There’s an infinite number of safe cat toys out there. It’s all about learning to look at the world as though you were a cat standing (sitting, whatever) where you are (although, if you have a cat walking around on two legs or zooming around in a wheelchair, I’d really like to meet him/her!). See the potential in everyday things. Consider Cory’s list not so much exhaustive as ideas and a start on how to see ordinary objects from a cat’s perspective. Any notes in parentheses and italics are mine, not my Bear-cat’s.)
My family and I and some friends have invented a lot of toys from things you can probably find lying around your own home!

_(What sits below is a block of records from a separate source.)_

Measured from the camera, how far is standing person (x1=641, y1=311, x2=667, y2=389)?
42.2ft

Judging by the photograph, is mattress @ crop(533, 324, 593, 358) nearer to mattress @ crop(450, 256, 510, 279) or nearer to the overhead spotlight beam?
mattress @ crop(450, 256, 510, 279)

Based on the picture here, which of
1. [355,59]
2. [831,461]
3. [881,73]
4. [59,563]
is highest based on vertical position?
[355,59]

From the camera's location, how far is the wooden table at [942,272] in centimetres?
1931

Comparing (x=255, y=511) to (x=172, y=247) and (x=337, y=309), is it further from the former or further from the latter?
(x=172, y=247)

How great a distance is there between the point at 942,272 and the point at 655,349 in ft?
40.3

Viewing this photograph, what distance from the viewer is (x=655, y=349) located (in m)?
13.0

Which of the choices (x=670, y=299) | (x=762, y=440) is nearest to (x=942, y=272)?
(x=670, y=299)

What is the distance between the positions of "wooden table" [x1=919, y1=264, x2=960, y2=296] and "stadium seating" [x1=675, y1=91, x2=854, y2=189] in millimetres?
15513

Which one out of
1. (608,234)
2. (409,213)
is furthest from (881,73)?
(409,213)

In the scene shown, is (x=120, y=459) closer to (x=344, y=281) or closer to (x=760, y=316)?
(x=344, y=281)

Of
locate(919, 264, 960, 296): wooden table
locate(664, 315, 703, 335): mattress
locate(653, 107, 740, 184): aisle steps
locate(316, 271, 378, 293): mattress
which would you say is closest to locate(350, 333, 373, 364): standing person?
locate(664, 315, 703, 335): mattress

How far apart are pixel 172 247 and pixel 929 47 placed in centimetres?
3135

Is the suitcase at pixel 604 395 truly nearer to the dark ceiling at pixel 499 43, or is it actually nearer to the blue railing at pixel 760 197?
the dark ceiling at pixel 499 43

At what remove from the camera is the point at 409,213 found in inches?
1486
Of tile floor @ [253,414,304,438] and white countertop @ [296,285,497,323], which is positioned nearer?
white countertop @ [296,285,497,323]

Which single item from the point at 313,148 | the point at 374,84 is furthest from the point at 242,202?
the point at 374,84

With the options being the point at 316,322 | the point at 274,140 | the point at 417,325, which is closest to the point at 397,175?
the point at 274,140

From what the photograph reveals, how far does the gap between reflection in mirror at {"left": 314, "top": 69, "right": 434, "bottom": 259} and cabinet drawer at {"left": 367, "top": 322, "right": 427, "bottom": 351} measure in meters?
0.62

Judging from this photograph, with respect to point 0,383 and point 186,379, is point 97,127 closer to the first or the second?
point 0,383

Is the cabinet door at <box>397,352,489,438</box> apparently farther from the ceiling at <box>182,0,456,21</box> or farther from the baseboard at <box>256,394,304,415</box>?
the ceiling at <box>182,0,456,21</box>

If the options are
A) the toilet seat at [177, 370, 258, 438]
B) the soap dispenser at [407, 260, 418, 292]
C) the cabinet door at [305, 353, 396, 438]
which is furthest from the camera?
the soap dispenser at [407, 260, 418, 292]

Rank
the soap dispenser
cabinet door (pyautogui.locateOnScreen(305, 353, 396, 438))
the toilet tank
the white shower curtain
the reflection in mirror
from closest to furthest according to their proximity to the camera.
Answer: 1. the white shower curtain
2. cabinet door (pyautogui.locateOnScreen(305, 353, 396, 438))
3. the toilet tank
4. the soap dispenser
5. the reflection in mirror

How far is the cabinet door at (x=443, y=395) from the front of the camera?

Human foods: Humans eat a lot of really fun things, and if you steal them enough times, they’ll figure that out. The stems from grapes are always interesting, they’re like little springy trees. Something called “pasta” that Mom puts in water and makes soft is a lot more fun when it’s hard, and it comes in all kinds of neat shapes that can be batted across the floor. (If they swallow a piece, it worries me less than bits of plastic would; after all, it’s just going to break down. However, stepping on a rotini in bare feet in the middle of the night is a bit of a shock.) There are all kinds of nuts in shells, like peanuts and pistachios. Trick attacks yellow things called bananas and bunny-kicks them and bites them; Mom lets him do it before she peels it and eats the inside. He stole candy canes over the holidays, too. (Trick adores both plastic and peppermint, he finds them irresistable.)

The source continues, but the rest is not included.